** start of Data section **

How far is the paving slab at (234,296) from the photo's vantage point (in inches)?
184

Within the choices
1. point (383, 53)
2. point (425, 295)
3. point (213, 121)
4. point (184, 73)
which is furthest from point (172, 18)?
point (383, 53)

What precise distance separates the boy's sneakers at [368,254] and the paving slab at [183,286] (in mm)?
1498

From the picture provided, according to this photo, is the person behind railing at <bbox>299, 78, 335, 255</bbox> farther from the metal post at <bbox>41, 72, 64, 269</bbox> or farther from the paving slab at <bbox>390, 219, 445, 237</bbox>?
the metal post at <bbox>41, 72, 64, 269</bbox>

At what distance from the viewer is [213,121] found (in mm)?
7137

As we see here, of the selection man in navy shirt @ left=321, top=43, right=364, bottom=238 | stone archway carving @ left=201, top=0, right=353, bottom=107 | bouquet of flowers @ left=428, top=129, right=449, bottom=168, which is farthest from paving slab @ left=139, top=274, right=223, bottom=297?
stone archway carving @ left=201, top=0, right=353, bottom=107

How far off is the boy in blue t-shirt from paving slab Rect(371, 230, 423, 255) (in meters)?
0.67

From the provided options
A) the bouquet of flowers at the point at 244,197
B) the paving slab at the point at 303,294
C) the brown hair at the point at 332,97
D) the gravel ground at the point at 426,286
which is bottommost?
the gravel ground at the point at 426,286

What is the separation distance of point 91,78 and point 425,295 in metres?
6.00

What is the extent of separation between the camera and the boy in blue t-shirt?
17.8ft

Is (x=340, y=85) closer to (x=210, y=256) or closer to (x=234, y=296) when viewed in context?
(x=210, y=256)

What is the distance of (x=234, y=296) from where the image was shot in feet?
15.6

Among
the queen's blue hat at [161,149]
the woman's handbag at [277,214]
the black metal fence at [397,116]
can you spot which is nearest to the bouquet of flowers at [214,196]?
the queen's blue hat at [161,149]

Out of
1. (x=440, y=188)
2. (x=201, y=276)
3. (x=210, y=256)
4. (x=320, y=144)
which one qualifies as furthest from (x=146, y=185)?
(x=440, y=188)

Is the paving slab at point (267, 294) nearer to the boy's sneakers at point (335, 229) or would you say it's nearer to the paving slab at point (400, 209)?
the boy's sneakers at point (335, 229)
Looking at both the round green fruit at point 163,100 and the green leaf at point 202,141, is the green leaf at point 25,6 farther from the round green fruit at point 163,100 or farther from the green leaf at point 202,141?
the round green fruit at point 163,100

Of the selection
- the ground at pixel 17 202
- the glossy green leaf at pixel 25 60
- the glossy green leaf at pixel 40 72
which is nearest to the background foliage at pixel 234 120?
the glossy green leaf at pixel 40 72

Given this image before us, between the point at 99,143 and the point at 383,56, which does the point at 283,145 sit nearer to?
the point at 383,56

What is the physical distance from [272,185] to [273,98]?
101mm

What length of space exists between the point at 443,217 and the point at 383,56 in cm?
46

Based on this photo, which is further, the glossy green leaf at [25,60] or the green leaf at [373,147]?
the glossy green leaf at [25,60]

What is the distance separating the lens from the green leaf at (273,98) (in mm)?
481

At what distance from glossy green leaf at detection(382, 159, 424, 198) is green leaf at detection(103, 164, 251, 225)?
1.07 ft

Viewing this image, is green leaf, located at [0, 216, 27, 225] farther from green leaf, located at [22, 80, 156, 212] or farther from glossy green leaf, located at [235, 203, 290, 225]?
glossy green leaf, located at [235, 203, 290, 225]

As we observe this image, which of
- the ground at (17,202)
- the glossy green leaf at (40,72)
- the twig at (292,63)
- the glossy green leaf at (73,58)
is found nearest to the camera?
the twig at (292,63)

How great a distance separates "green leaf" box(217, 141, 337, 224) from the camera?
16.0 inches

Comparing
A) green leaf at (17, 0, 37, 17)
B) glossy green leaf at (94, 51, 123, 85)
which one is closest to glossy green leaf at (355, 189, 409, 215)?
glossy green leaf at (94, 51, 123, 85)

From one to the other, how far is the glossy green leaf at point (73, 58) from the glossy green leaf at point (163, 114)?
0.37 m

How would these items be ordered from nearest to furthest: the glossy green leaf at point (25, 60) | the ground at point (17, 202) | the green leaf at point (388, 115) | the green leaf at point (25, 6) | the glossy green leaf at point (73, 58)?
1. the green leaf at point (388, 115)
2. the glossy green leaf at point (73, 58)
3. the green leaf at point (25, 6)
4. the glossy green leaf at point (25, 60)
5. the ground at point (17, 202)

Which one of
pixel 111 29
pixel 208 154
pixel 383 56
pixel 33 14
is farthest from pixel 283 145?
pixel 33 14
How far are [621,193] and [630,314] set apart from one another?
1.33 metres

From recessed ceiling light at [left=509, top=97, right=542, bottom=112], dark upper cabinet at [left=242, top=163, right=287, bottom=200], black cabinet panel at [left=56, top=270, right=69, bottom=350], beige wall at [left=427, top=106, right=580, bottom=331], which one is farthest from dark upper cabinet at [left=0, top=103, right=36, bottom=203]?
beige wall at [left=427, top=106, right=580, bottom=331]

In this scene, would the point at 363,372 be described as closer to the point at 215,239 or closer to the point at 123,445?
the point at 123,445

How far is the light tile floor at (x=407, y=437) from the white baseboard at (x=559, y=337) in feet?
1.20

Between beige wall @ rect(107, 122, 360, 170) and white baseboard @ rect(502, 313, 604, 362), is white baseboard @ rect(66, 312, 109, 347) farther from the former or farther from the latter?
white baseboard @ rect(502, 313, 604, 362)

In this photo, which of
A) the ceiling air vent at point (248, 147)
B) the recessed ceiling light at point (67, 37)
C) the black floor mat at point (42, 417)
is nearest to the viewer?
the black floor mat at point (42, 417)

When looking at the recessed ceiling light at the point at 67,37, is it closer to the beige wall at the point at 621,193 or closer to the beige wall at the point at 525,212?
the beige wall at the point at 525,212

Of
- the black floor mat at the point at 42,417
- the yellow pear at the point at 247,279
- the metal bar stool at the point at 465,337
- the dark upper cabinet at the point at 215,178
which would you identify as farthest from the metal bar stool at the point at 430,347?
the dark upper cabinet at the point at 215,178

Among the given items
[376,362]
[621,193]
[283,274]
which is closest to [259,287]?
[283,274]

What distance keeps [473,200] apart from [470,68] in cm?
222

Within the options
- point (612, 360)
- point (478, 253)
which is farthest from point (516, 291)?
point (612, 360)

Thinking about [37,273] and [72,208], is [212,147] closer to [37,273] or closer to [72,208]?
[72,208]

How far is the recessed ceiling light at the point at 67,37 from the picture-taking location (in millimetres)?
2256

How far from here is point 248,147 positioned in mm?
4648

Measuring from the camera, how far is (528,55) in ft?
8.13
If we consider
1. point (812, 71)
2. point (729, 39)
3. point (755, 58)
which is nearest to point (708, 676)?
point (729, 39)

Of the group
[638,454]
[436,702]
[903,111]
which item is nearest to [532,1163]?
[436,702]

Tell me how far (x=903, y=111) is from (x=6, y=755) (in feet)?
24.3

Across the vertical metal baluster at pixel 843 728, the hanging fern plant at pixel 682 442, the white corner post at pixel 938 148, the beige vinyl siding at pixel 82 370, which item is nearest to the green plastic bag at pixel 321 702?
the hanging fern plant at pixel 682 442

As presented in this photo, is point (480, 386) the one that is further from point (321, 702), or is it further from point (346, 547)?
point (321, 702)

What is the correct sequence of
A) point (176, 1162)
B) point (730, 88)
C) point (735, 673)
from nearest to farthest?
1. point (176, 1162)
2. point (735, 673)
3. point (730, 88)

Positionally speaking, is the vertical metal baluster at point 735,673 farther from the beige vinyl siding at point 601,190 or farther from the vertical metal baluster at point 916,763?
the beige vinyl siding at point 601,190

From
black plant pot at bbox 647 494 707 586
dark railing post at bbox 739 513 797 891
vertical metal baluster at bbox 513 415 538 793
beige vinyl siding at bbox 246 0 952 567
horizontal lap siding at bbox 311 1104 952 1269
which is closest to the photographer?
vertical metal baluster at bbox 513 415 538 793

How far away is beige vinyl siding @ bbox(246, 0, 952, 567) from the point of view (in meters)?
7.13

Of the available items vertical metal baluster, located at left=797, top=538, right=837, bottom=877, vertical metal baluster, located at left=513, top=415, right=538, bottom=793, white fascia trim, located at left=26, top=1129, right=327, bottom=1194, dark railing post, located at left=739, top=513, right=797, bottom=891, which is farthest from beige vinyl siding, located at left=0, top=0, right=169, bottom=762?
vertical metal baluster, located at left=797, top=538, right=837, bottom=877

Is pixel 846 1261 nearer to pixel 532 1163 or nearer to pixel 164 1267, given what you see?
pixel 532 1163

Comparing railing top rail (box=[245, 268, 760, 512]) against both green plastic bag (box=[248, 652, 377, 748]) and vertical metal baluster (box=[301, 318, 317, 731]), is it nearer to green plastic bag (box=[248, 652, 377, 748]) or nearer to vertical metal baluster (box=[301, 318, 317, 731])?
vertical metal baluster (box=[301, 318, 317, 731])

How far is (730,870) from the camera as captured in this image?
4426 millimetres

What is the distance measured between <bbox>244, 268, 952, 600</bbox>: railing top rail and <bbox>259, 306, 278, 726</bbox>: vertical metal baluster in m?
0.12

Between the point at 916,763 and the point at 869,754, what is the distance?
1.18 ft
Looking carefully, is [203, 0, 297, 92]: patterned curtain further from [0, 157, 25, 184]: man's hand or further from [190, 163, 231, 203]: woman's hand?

** end of Data section **

__Task goal__.
Put the lines from the one containing "From one to" through the one containing "5. the ground at point (17, 202)", inclusive, into a JSON list of strings with one string per line and blank lines omitted.

__Final answer__.
[
  "From one to the other, how far is the glossy green leaf at point (73, 58) from the glossy green leaf at point (163, 114)?",
  "0.37 m",
  "How would these items be ordered from nearest to furthest: the glossy green leaf at point (25, 60) | the ground at point (17, 202) | the green leaf at point (388, 115) | the green leaf at point (25, 6) | the glossy green leaf at point (73, 58)?",
  "1. the green leaf at point (388, 115)",
  "2. the glossy green leaf at point (73, 58)",
  "3. the green leaf at point (25, 6)",
  "4. the glossy green leaf at point (25, 60)",
  "5. the ground at point (17, 202)"
]